## [Document passage]
============
Sunday, February 24, 2013

Please, please, please...

Traumatic times on psychiatry the other day. We had to restrain a patient to do a simple procedure that the patient clearly did not want done. It was terrible to see. The patient was surrounded by 6 workers from the floor - 2 per leg and 1 on each arm. There were three doctors in the room - 2 doing the procedure and the patient's psychiatrist. And then there was me. The procedure wasn't physically painful, but it was mentally one of the worst things we could have done to this patient. It was a terrible specter to behold.

Screaming... crying... pleading... trying to wiggle out of the six firm grasps.

"My legs hurt! Please let go of my legs! Please don't do this! Please! Please! Please!"

I felt like I was watching some horror movie. Or a medieval torture scene. It was so uncomfortable being in that room as we treated the patient this way.

But it had to be done. The patient was so far gone that they couldn't listen to reason. They weren't even in charge of their own healthcare - there was a legal guardian making the decisions. And this wasn't a hard decision to make. The patient needed this procedure to keep them safe and hopefully help make them healthy again. It was a straight forward call, but one that the patient couldn't understand because of their mental illness and the altered perspective it gave them.
============
## [Record extracts]

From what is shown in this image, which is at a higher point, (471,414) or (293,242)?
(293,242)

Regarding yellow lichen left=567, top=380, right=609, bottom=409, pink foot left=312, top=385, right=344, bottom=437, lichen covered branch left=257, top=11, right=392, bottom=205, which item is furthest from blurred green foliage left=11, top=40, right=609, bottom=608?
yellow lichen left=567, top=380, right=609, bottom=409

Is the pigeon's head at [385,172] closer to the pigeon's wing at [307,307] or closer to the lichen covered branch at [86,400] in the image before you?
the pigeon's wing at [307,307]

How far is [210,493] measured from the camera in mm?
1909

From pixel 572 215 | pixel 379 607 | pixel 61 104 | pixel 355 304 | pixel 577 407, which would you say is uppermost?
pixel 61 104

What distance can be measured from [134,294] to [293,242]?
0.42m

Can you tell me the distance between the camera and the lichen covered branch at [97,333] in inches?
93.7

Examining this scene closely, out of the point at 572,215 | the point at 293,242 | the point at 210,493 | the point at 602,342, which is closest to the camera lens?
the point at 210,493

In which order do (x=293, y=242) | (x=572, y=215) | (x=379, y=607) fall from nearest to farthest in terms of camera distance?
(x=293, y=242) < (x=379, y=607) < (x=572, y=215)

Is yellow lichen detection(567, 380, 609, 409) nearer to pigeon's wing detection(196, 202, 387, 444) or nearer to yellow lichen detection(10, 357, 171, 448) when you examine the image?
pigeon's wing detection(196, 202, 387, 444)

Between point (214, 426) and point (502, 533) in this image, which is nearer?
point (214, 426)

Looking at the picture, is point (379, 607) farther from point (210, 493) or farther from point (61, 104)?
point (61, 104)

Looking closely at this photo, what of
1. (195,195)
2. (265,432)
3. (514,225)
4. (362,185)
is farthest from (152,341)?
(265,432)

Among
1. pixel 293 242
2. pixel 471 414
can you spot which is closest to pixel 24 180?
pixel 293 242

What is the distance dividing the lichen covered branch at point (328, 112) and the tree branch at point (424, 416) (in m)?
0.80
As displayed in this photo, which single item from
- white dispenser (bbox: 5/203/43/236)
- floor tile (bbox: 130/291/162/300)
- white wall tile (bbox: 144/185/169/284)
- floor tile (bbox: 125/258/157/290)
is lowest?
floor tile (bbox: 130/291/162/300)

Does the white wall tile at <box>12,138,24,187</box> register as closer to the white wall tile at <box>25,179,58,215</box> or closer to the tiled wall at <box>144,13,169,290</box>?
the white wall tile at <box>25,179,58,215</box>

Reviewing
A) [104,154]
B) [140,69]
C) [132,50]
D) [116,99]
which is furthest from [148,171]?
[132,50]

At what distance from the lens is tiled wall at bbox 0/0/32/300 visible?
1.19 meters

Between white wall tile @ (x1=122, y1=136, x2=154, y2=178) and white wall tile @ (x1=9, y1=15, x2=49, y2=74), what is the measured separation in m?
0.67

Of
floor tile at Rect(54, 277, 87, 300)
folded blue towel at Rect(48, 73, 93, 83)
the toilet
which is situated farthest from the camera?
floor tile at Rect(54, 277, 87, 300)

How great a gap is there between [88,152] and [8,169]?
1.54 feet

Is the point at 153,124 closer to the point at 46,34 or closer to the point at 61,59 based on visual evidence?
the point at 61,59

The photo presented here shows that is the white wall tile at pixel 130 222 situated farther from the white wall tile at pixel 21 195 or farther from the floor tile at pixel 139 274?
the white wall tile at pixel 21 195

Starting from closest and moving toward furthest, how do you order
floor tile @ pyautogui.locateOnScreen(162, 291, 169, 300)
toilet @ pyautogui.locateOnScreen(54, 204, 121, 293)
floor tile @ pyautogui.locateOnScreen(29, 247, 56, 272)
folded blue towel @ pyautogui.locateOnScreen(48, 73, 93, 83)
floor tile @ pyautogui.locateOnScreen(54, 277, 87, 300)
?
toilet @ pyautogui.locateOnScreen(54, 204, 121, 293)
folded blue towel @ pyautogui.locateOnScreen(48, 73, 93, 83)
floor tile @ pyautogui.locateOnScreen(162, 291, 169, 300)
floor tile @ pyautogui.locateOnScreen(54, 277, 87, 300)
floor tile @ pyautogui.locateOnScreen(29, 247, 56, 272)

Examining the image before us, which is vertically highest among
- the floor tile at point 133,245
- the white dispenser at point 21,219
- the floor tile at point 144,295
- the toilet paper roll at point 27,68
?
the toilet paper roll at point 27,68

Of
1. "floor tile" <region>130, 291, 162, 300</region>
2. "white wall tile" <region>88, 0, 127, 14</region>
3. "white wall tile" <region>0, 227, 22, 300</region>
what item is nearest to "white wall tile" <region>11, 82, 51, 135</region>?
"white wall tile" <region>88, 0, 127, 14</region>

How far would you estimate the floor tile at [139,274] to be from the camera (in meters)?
============
## [What to do]
Please continue the blog entry above about restraining a patient on psychiatry, picking up right after its final paragraph.

## [Response below]
I know doing the procedure was the right move. I understand that from an academic perspective. But my heart has a problem accepting the suffering and pain sometimes. In that moment, standing in that room, I wanted more than anything to make the patient understand my perspective, why this needed to be done. But I just couldn't help. We had all tried to do this less painfully. And maybe we simply weren't creative enough to see how we could manage to make this easier. But how I wish I could remove this patient's suffering.